──────── STUDY TEXT ────────

These widely held ideals led American revolutionaries to found institutions such as the Society of the Cincinnati, named after the Roman farmer and dictator Lucius Quinctius Cincinnatus, who according to Livy left his farm to lead the army of the Roman republic during a crisis, and voluntarily returned to his plow once the crisis had passed. About Cincinnatus, Livy writes:

Operae pretium est audire qui omnia prae diuitiis humana spernunt neque honori magno locum neque uirtuti putant esse, nisi ubi effuse afluant opes ....
(It is worthwhile for those who disdain all human things for money, and who suppose that there is no room either for great honor or virtue, except where wealth is found, to listen to his story.)
— Livy, Ab Urbe Condita, book III.

===19th to mid-20th century===

Civic virtues were especially important during the 19th and 20th century. Class and profession greatly affected the virtues of the individual, and there was a general division about what the best civic virtues were. Additionally several major ideologies came into being, each with their own ideas about civic virtues.

────────

### TASKS:
1. Print the part of the civic virtue text that begins at the words "Operae pretium est" and stops after "Condita, book III.".
2. Proceed with the text on civic virtues from the point where it stops.
The items have no connection to the civic virtue text.

──────── DATA TO EXAMINE ────────

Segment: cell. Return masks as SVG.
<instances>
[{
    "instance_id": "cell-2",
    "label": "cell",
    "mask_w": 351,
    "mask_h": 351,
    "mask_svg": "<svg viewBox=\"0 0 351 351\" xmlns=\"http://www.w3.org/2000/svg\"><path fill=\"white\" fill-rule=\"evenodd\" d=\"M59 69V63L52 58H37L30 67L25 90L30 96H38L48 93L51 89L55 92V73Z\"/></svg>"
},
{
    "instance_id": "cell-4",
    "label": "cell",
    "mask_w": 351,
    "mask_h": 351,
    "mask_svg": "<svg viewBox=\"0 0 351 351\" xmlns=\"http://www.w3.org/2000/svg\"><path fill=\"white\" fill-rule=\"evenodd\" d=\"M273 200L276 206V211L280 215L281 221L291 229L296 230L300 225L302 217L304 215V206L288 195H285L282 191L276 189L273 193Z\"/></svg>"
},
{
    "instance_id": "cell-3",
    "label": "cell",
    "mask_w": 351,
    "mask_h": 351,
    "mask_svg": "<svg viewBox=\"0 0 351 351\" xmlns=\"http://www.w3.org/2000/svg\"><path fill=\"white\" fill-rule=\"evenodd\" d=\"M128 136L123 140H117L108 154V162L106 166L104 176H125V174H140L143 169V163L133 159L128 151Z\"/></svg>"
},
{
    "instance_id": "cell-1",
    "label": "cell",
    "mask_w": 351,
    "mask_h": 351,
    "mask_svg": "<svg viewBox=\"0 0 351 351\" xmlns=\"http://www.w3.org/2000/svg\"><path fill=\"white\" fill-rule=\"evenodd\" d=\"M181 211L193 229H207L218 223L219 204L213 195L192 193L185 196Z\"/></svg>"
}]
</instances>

────────

### ACTIVITY ANSWERS:
1.
Operae pretium est audire qui omnia prae diuitiis humana spernunt neque honori magno locum neque uirtuti putant esse, nisi ubi effuse afluant opes ....
(It is worthwhile for those who disdain all human things for money, and who suppose that there is no room either for great honor or virtue, except where wealth is found, to listen to his story.)
— Livy, Ab Urbe Condita, book III.

2.
Conservatism emphasized family values and obedience to the father and the state. Nationalism carried by masses of people made patriotism an important civic virtue. Liberalism combined republicanism with a belief in progress and liberalization based on capitalism. Civic virtues focused on individual behavior and responsibility were very important. Many liberals turned into socialists or conservatives in the end of the 19th century and early 20th century. Others became social liberals, valuing capitalism with a strong government to protect the poor. A focus on agriculture and landed nobility was supplanted by a focus on industry and civil society.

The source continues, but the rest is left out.